+++ Data extract +++
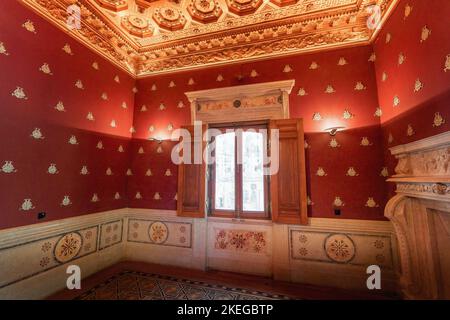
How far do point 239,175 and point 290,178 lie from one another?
797 millimetres

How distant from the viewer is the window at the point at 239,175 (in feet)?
10.4

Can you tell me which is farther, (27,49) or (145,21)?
(145,21)

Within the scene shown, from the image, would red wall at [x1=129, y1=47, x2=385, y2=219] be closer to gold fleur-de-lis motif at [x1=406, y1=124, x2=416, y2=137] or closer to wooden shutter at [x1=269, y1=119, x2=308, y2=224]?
wooden shutter at [x1=269, y1=119, x2=308, y2=224]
+++
| What you should do |
Please arrange the data above as a Markdown table with the columns Row and Line, one numbered row per line, skipping blank lines and leaving out the pictures.

| Written answer |
| Row | Line |
|---|---|
| 1 | How far do point 239,175 and point 290,178 lie from one another? |
| 2 | 797 millimetres |
| 3 | How distant from the viewer is the window at the point at 239,175 (in feet)? |
| 4 | 10.4 |
| 5 | Can you tell me which is farther, (27,49) or (145,21)? |
| 6 | (145,21) |
| 7 | Within the scene shown, from the image, would red wall at [x1=129, y1=47, x2=385, y2=219] be closer to gold fleur-de-lis motif at [x1=406, y1=124, x2=416, y2=137] or closer to wooden shutter at [x1=269, y1=119, x2=308, y2=224]? |
| 8 | wooden shutter at [x1=269, y1=119, x2=308, y2=224] |